On Fri, 2022-12-30 at 08:25 +0000, scalingtree wrote:
> Hi lists,
> 
> (Re-sending as plain text.)
> 
> We are in the process of using an external tool (CRIU) to
> checkpoint/restore a KVM-enabled virtual machine. Initially we target
> the hypervisor kvmtool but the extension, if done well, should allow
> to checkpoint any hypervisor: like Qemu or firecracker.
> 
> CRIU can checkpoint and restore most of the application (or the VMM
> in our case) state except the state of the kernel module KVM. To
> overcome this limitation, we need more getters in the KVM API to
> extract the state of the VM.
> 
> One example of a missing getter is the one for the guest memory.
> There is a KVM_SET_MEMORY API call. But there is no equivalent
> getter: KVM_GET_MEMORY. 
> 
> Can we add such getters to the KVM API? Any idea of the difficulty? I
> think one of the difficulties will be to get the state of the
> architecture-specific state of KVM: for now, we are targetting Intel
> x86_64 architecture (VT-X).


I'm not really sure I understand the use case here. Can't the VMM be
restarted and restore this?

Live update is a barely-special case of live migration. You kexec the
underlying kernel and start a *new* VMM (which may have its own fixes
too), from the preserved "migration" state.

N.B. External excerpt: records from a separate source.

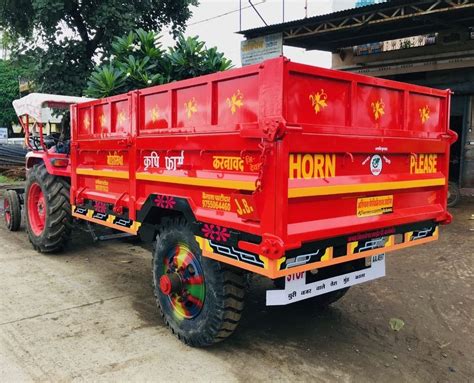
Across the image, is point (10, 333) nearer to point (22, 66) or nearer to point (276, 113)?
point (276, 113)

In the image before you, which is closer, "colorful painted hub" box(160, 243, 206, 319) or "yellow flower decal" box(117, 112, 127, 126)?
"colorful painted hub" box(160, 243, 206, 319)

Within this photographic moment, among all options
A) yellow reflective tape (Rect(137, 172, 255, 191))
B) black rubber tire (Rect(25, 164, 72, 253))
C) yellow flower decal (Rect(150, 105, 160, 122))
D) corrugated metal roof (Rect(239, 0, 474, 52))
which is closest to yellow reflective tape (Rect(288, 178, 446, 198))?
yellow reflective tape (Rect(137, 172, 255, 191))

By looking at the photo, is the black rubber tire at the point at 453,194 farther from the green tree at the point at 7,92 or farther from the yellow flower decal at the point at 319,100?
the green tree at the point at 7,92

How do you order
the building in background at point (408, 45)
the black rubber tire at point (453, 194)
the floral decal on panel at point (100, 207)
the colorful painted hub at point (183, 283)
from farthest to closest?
the black rubber tire at point (453, 194)
the building in background at point (408, 45)
the floral decal on panel at point (100, 207)
the colorful painted hub at point (183, 283)

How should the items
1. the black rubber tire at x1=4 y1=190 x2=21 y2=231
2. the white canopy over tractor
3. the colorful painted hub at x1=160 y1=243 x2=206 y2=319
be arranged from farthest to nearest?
the black rubber tire at x1=4 y1=190 x2=21 y2=231, the white canopy over tractor, the colorful painted hub at x1=160 y1=243 x2=206 y2=319

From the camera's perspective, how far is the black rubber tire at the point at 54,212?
602 centimetres

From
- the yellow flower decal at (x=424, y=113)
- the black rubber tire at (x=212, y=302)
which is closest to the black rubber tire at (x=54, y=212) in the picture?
the black rubber tire at (x=212, y=302)

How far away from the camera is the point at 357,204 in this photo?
3.40 metres

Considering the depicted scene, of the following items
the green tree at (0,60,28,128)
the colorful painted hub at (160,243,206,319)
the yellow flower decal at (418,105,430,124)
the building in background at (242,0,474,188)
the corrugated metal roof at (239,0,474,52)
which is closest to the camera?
the colorful painted hub at (160,243,206,319)

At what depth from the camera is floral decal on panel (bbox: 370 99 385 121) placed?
3.51 metres

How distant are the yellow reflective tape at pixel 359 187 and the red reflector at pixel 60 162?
4.08 meters

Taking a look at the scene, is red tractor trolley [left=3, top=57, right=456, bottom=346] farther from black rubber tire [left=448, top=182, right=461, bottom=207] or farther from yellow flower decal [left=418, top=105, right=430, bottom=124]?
black rubber tire [left=448, top=182, right=461, bottom=207]

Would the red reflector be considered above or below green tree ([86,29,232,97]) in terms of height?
below

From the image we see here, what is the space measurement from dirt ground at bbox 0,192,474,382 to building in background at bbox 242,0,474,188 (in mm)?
5547
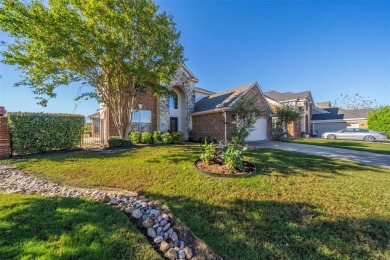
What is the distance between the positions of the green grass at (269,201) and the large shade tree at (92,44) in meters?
5.29

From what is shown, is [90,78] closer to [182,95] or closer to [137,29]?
[137,29]

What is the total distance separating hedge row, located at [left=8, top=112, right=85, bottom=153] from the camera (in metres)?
8.50

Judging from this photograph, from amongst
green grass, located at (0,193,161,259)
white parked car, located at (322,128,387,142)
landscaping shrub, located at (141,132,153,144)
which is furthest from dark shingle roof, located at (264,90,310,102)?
green grass, located at (0,193,161,259)

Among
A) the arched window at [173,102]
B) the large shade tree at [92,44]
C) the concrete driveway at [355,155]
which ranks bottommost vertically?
the concrete driveway at [355,155]

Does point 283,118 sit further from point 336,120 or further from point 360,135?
point 336,120

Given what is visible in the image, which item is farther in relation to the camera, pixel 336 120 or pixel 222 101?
pixel 336 120

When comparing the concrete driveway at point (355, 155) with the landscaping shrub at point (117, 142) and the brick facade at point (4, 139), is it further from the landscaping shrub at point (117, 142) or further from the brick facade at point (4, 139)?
the brick facade at point (4, 139)

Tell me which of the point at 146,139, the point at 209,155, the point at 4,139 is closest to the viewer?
the point at 209,155

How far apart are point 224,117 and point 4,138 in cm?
1297

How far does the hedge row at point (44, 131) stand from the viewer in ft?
27.9

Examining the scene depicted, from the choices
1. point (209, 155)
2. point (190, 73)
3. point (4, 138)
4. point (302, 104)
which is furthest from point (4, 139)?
point (302, 104)

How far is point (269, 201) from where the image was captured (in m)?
4.36

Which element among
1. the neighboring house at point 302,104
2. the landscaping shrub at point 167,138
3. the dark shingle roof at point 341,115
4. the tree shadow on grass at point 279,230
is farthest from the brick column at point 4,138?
the dark shingle roof at point 341,115

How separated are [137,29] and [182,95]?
934cm
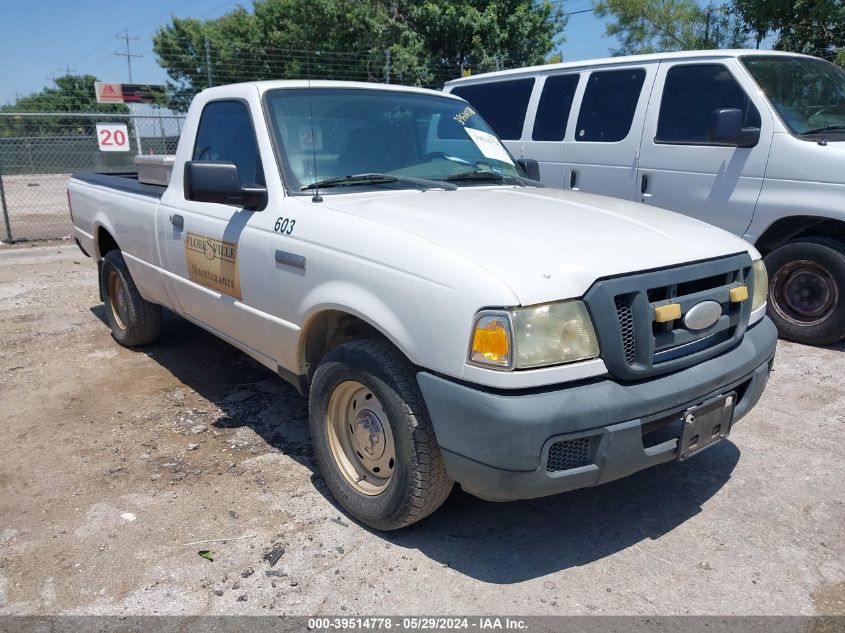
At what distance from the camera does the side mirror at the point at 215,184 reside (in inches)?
130

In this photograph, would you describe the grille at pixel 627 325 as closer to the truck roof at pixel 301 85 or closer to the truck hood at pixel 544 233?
the truck hood at pixel 544 233

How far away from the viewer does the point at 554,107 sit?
697 centimetres

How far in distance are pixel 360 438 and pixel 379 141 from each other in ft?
5.56

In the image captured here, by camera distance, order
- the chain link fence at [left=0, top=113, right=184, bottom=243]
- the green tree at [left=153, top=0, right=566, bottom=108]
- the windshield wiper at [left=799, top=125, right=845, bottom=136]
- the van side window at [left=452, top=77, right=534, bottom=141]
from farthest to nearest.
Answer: the green tree at [left=153, top=0, right=566, bottom=108], the chain link fence at [left=0, top=113, right=184, bottom=243], the van side window at [left=452, top=77, right=534, bottom=141], the windshield wiper at [left=799, top=125, right=845, bottom=136]

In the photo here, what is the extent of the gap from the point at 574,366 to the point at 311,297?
126 centimetres

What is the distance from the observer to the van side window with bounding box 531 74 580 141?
684 centimetres

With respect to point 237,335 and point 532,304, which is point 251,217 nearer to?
point 237,335

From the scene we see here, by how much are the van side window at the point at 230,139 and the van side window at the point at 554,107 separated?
3.78m

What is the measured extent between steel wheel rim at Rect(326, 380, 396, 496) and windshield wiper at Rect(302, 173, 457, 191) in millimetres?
1052

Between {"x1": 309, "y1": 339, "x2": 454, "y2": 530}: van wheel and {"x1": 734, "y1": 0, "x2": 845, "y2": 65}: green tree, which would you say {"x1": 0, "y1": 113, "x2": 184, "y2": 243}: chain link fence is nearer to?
{"x1": 309, "y1": 339, "x2": 454, "y2": 530}: van wheel

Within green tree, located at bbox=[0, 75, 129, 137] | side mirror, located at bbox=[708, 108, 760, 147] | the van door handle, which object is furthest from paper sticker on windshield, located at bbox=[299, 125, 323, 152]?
green tree, located at bbox=[0, 75, 129, 137]

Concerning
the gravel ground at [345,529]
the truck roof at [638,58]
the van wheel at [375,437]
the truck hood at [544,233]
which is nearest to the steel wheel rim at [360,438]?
the van wheel at [375,437]

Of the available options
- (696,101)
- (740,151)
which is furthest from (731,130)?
(696,101)

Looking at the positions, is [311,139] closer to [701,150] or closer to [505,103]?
[701,150]
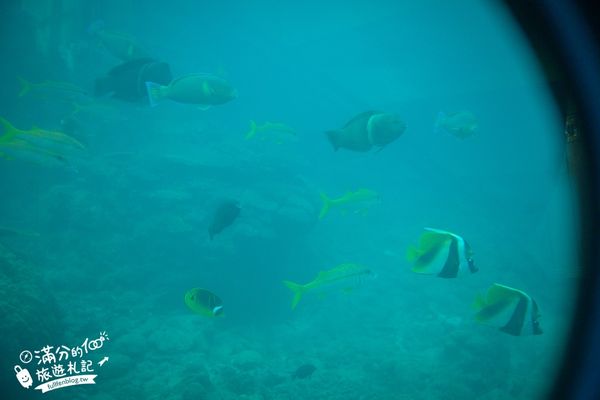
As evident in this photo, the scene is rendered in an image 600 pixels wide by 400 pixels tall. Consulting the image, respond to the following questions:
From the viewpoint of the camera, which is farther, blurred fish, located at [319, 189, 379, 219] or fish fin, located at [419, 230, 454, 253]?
blurred fish, located at [319, 189, 379, 219]

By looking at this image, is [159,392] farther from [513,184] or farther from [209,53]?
[209,53]

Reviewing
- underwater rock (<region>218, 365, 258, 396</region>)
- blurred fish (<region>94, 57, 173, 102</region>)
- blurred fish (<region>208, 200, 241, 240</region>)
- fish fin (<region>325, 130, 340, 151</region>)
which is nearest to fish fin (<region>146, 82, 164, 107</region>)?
blurred fish (<region>94, 57, 173, 102</region>)

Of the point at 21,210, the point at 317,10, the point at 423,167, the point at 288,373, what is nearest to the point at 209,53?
the point at 317,10

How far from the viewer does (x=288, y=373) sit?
715 cm

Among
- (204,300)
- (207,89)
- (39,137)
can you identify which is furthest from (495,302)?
(39,137)

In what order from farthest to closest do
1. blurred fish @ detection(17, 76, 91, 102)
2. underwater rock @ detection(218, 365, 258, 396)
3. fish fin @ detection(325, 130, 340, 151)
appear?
blurred fish @ detection(17, 76, 91, 102), underwater rock @ detection(218, 365, 258, 396), fish fin @ detection(325, 130, 340, 151)

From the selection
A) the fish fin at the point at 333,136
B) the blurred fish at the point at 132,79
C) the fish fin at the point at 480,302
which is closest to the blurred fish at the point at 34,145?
the blurred fish at the point at 132,79

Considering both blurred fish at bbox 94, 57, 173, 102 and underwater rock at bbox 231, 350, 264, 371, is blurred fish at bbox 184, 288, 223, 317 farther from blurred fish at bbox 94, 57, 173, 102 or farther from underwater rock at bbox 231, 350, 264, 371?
underwater rock at bbox 231, 350, 264, 371

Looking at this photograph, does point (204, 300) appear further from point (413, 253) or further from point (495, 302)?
point (495, 302)

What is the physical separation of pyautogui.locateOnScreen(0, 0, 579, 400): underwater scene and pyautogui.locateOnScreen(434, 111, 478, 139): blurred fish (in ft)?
0.17

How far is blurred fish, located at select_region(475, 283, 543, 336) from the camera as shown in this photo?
3.14m

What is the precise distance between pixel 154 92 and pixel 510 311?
5543 mm

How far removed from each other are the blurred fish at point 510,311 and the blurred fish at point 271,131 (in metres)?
8.16

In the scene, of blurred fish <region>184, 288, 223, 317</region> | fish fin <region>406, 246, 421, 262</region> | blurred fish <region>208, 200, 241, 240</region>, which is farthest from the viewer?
blurred fish <region>208, 200, 241, 240</region>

Any VMM which supports live migration surely doesn't need the kernel to
help it with checkpoint/restore?

Now... if you wanted to talk about leaving some of the physical CPUs in
guest mode *while* the kernel uses one of them to actually do the
kexec, *that* would be interesting.

It starts with virtual address space isolation, putting that kvm_run
loop into its own address space separate from the kernel. And then why
*can't* we leave it running? If it ever needs to take a vmexit (and
with interrupt posting and all the stuff that we not accelerate in
hardware, how often is that anyway?), then it might need to wait for a
Linux kernel to come back before it thunks back into it.

That's the naïve starting point.... lots of fun with reconstituting
state and reconciling "newly-created" KVMs in the new kernel with the
vCPUs which are already actually running. But there's an amazing win to
be had there, letting VMs continue to actually *run* while the whole
hypervisor restarts with basically zero downtime.